Все, баста! Лучше сдохнуть от пули, чем терпеть эти танталовы муки.
Приняв такое решение, я медлить не стал: разрисовав полосами лицо специальным маскировочным карандашом и оставив РД в расселине, начал пахать носом жесткую, как щетка из капроновой лески, траву.
Ползал я где-то с полчаса. Занятие, прямо скажу, архигнусное. К тому же ненавидимое мною еще с Афгана всеми жабрами и фибрами души.
Ладно еще в песке, когда можно юзить, словно по перине. Но в горных зарослях, где каждая сухая веточка или не там положенный Господом камень могут немедленно оказаться цветами и надгробием, проклянешь все на свете, пока на носках и на кончиках пальцев рук не одолеешь несколько десятков метров.
Ползал, искал врага – а наткнулся на своих. Вернее, на то, что от них осталось.
Не буду больше распространяться на эту тему, потому что в наше время сплошных жестокостей и практически всеобщего дебилизма окровавленные трупы трех парней в общевойсковой форме могут вызвать у большинства лишь нездоровое любопытство.
Несколько поодаль я нашел и двух бандитов, сраженных наповал пулями наших ребят из воинского охранения контрольного пункта. Видимо, Усману и иже с ним не удалось подобраться к часовому незамеченными…
Возвращался я к месту, где недавно грохнул своих обидчиков, разъяренный, как тигр. Возвращался, лелея в сердце надежду, что кто-нибудь из них остался в живых.
Да, сегодня и впрямь у меня везучий день!
Эти слова я мысленно воскликнул, завидев бархатноголосого "голубка", стремящегося укрыться в зарослях. Когда я подошел к нему вплотную, он обхватил голову руками и завыл, будто плакальщица на похоронах.
– Больно? – участливо спросил я его и с силой ткнул кулаком в темное кровяное пятно на чапане.
– А-а-оу-в!.. – забился в крике бандит. – П-по… По-щади-и!
– Не переживай. Я гуманист. Не радуйся, дурак необразованный, – это совсем не то, что педераст. В общем, я добрый человек, и если ты мне расскажешь все без утайки – зачем вы устроили здесь кровавую баню? – то, может, я тебя и помилую. Ась? Сделка клевая, не сомневайся. Говори.
– Ничего не знай… приходи поздно… совсем случайно попал сюда… нехороший люди меня вел… сказал, стреляй буду… я испугался… кто любит секир башка!.. Я ничего не делай! – Артист…
Волна дикого бешенства постепенно заволакивала глаза кровавой пеленой.
– Ишь, как в роль вошел, почище народного.

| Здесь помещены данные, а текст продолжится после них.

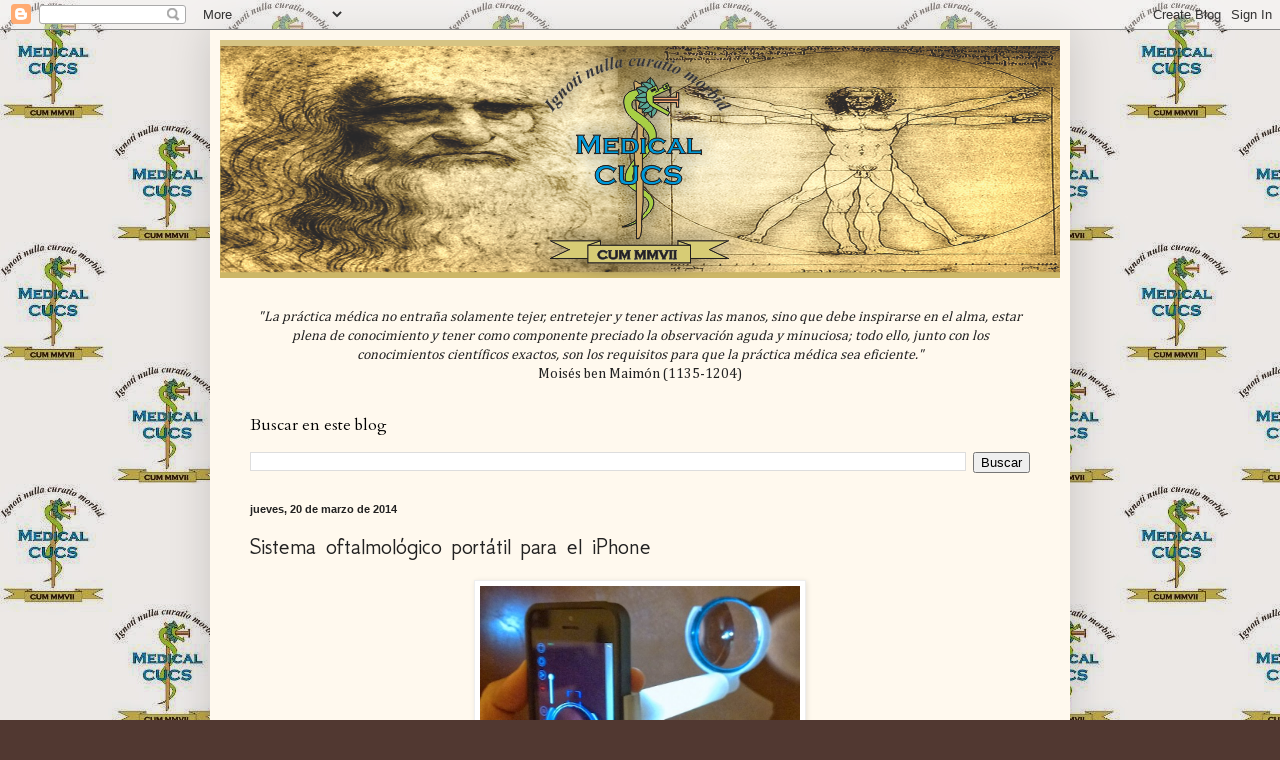

--- FILE ---
content_type: text/plain
request_url: https://www.google-analytics.com/j/collect?v=1&_v=j102&a=1017203710&t=pageview&_s=1&dl=http%3A%2F%2Fwww.medicalcucs.com%2F2014%2F03%2Fsistema-oftalmologico-portatil-para-el.html&ul=en-us%40posix&dt=Medical%20CUCS%3A%20Sistema%20oftalmol%C3%B3gico%20port%C3%A1til%20para%20el%20iPhone&sr=1280x720&vp=1280x720&_u=IEBAAEABAAAAACAAI~&jid=702054475&gjid=1334760117&cid=2066847267.1766699662&tid=UA-63331053-1&_gid=955866443.1766699662&_r=1&_slc=1&z=1822041427
body_size: -451
content:
2,cG-BLJY22ZQJP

Вот только правильный русский язык почему-то очень быстро забыл. Совсем недавно ты базлал на нем, как по писаному.
С этими словами я выстрелил из пистолета ему в ногу.
Он завизжал, словно свинья на бойне.
– Рассказывай, сука! Иначе я сейчас устрою тебе детскую считалку: раз – ножка, два – вторая и так далее.